HJ-ED-DHJHerald Journal Columns
September 25, 2006, Herald Journal

School readiness

By JENNI SEBORA

What does it mean? What skills do our children need to be ready to begin school prepared to succeed?

The National Education Association describes school readiness as the “academic, independence, communication and social skills children need to do well in school.”

Being ready for school certainly entails more than just a child’s acquaintance to the alphabet, basic shapes, and numbers. Social readiness is as important as academic readiness and the other skills including communication and independence are certainly important as well.

The NEA notes that listening and speaking are the first steps to reading and writing in the preschool years. It offers these tips in helping your child with communication skills:

• Talk with your child. Have regular conversations with them.

• Answer your child’s questions.

• Encourage your child to listen and respond to others.

• Help your child learn and use new words.

• Model the language you want your child to use.

• Write notes to your child.

• Help your child dictate letters and notes to family and friends.

• Explore language through singing, rhyming, songs, and chant. Music is a wonderful instrument to focus on communication and vocabulary.

Delaney, our 2 year old, just began her Kindermusik class. Kindermusik programs are for children newborn through seven that, introduce children to the adventure of music and moving at their pace, engaging their interests and celebrating their discoveries.

Delaney loves it thus far. The program uses a lot of movement, and of course, music. It also focuses on building confidence, enhancing curiosity, self-control and communication.

After her first class session, which is held once a week for an hour, she came out of the building with her Kindermusik backpack filled with musical-related goodies that are part of the package, and said, “This is my own school with my own teacher.” She was so proud, especially when her two older siblings have their own school and their own teachers.

Kindermusik programs are well-established, well researched programs that benefit little ones in so many ways, but there are many things that we can do as parents and caregivers that will benefit our children and help them build their communication, academic, social, emotional and independence skills.

Singing, talking, reading and playing with them are simple, yet wonderful ways to increase our children’s skills and help them grow in so many positive ways.

I hope your school-aged children are enjoying their start to the new school year. Remember to keep talking with your children, no matter how old they are, about school and asking them questions about how school is going. It’s good to stay on top of things right from the start.

I am glad to report that my first grader “loves first grade,” lunches, recess, music, physical education and all that goes with the transition from half-day kindergarten to full-day first grade.

And my fourth grade son also is excited about fourth grade, and the differences from third grade. It is fun to hear him talk about the different activities that the teacher is doing with the class, versus solely paper and pencil activities.

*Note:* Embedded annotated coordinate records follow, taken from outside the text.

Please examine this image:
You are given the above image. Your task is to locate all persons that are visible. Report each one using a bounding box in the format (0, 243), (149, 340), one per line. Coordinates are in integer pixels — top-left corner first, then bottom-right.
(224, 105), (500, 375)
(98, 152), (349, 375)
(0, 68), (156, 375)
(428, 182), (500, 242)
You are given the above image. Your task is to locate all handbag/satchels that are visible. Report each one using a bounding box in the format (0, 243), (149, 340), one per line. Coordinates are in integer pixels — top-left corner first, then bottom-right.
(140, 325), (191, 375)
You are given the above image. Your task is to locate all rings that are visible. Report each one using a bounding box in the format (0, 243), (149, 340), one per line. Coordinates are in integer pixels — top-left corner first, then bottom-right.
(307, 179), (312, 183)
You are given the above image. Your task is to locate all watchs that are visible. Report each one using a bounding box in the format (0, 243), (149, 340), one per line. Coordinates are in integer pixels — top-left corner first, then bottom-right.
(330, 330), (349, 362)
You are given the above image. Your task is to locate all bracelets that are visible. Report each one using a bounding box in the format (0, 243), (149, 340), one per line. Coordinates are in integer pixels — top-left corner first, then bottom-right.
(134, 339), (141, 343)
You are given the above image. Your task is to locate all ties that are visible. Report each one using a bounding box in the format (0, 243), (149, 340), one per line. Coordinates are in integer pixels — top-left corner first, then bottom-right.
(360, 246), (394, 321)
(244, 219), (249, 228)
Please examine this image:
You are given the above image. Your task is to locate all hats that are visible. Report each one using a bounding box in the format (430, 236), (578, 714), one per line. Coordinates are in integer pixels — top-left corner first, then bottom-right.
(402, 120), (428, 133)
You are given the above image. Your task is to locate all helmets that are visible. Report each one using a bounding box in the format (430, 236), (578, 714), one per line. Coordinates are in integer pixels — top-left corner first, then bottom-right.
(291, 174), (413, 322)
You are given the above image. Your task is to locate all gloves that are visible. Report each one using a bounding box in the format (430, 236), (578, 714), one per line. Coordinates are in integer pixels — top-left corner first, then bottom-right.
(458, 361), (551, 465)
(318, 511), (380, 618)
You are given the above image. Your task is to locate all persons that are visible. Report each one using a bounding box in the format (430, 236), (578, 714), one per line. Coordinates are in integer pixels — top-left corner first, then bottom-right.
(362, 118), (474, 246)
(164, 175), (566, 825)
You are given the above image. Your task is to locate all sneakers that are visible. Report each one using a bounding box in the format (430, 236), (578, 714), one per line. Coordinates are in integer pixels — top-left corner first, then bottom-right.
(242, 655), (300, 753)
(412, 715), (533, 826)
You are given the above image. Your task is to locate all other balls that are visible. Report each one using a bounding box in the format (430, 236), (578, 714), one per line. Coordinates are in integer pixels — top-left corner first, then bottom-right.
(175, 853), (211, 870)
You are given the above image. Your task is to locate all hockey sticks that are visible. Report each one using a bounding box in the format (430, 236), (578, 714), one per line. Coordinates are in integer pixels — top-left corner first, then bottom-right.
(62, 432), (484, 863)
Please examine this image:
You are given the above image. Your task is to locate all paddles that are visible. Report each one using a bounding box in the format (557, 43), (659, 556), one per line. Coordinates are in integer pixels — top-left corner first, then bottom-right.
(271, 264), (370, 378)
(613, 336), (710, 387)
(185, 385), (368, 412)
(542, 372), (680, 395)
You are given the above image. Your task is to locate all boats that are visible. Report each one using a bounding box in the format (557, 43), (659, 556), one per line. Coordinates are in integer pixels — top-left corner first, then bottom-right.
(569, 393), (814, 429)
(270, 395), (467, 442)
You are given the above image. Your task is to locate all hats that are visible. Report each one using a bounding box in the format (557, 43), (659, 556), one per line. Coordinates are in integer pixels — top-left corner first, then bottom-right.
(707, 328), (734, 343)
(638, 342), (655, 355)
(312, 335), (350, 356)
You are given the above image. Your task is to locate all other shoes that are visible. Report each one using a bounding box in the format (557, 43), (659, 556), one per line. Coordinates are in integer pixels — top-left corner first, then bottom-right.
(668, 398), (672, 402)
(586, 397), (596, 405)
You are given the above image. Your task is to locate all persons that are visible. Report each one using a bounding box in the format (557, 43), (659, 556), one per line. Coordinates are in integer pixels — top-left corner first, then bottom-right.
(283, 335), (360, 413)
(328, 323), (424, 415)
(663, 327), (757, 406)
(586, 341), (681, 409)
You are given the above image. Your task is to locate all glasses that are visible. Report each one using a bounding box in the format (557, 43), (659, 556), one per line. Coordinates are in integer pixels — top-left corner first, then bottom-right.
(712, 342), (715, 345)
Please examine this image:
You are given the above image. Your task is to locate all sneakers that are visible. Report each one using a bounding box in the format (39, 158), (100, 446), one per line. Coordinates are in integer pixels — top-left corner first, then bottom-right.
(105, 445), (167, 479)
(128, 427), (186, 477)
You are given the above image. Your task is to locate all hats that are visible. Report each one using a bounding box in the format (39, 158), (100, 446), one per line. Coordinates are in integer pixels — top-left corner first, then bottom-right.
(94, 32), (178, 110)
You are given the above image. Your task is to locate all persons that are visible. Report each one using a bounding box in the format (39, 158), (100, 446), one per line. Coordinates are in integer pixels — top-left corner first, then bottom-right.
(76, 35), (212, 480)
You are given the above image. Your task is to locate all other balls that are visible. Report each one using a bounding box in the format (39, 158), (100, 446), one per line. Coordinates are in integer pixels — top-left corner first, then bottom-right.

That’s important and makes learning seem not so much like learning to a child. Not that children don’t like learning, but sometimes kids can see it as a lot of work, so learning in disguise is good, too.

His teacher even does jumping jacks in front of the class when she mistakenly calls someone by the wrong name. This certainly helps create a connection between the teacher and the students, which helps on all levels. The little stuff can make big differences in classroom learning climate and atmosphere.

Hopefully the rest of the year will continue to be a wonderful learning experience for them as well as for your children!

“The school will teach children how to read, but the environment of the home must teach them what to read. The school can teach them how to think, but the home must teach them what to believe.”